No caso, importa começar por dizer que, o ora requerente nem sequer comprovou ainda nos autos a qualidade de pai da executada, nem sequer veio requerer ao tribunal prazo razoável para o fazer, como lhe incumbia por força do preceituado no art.º 845º, nº 3, do NCPC.

Por outro lado, e de acordo com o disposto no art.º 843º, nº 1, al. a), do NCPC: “1. O direito de remição pode ser exercido: a) No caso de venda por propostas em carta fechada, até à emissão do título da transmissão dos bens para o proponente ou no prazo e nos termos do nº 3 do artigo 825º.”.

Ora, resulta da própria alegação do ora requerente que este apenas deu conhecimento à agente de execução de que pretendia exercer o direito de remição, não tendo procedido à comprovação do parentesco, nem ao depósito do preço antes de ter sido emitido o título de transmissão do bem em causa. Ou seja, o requerente não se apresentou a exercer em devido tempo o direito de remição.

Mas será que a agente de execução, perante a comunicação de que o ora requerente o pretendia fazer, estava obrigada a aguardar que o ora requerente apresentasse a documentação necessária ao exercício de tal direito?
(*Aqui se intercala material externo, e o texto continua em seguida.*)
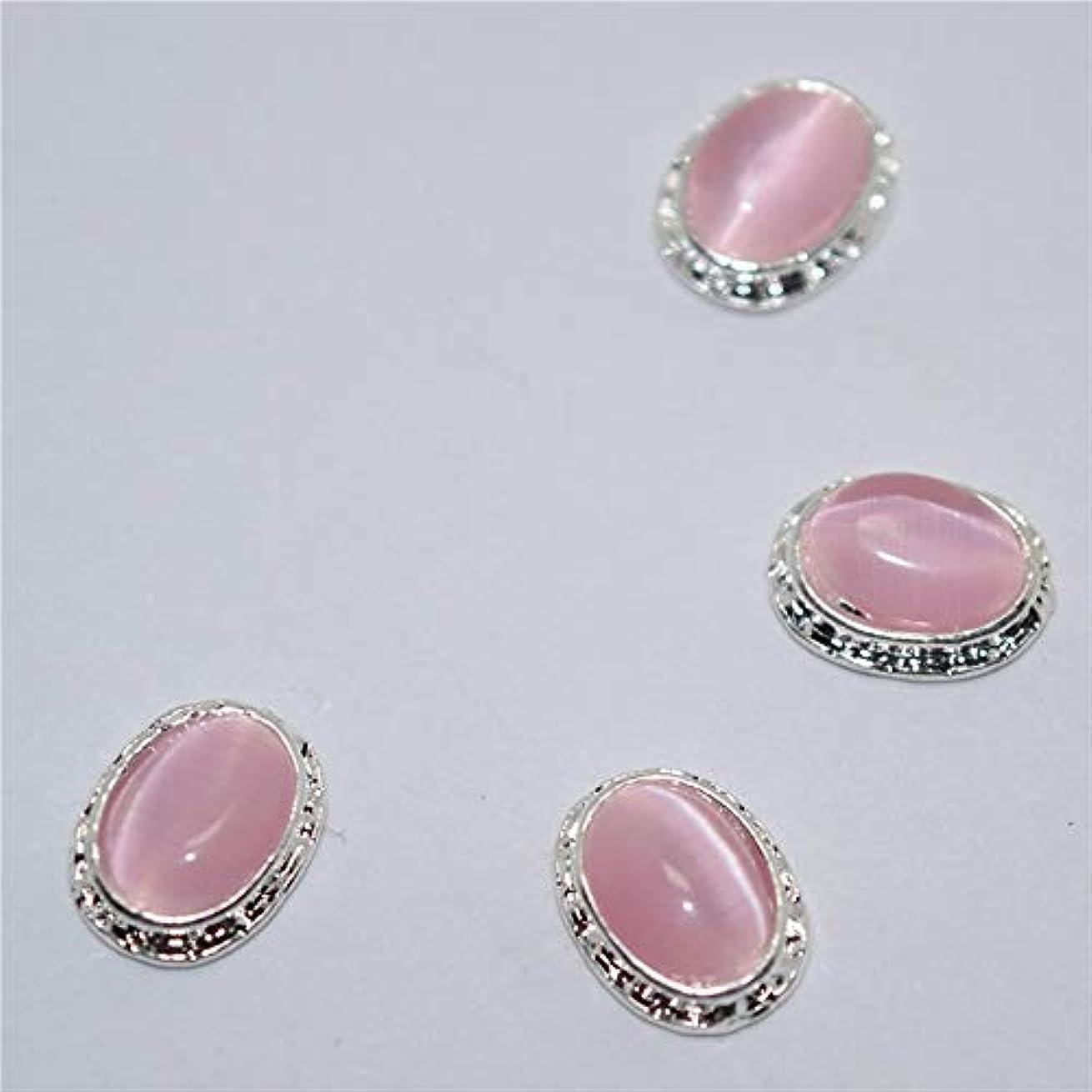 リアル毎年マネージャー10個入りの新ピンクの楕円形の石の3Dネイルアートの装飾合金ネイルチャームネイルズラインストーンネイル用品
Pensamos que não.

A emissão do título de transmissão, bem como a prática de todos os actos que têm que ver com a venda, adjudicação de bens, pagamentos, liquidação e pagamentos dos créditos exequendos, é da competência do agente de execução, em conformidade com o disposto no art.º 719º, do NCPC – neste sentido, veja-se Rui Pinto, Manual da Execução E Despejo, Coimbra Editora, Agosto de 2013, p. 121.

E, nos termos do art.º 827º, nº 1, do NCPC, mostrando-se integralmente pago o preço e satisfeitas as obrigações fiscais inerentes à transmissão, os bens são adjudicados e entregues ao proponente, emitindo o agente de execução o título de transmissão a seu favor, a que se segue a comunicação da venda ao serviço de registo competente, para que se proceda ao registo do facto e cancelamento das inscrições relativas aos direitos que tenham caducado.

A adjudicação assim efectuada pelo agente de execução é constitutiva dos efeitos materiais da venda e não tem que ser precedida de despacho judicial.

Com efeito, dada a supressão, com a reforma processual de 2003, do despacho de adjudicação, o direito de remição tem de ser exercido, no caso, como o presente, de abertura de propostas em carta fechada, até à adjudicação de bens, a fazer por requerimento dirigido ao agente de execução, cabendo a este informar o terceiro remidor de todas as condições da venda e no caso de proposta em carta fechada, só com a passagem do título de transmissão é que se dão, se verificam, os efeitos da venda executiva, cfr. Rui Pinto e ob. cit., p. 965.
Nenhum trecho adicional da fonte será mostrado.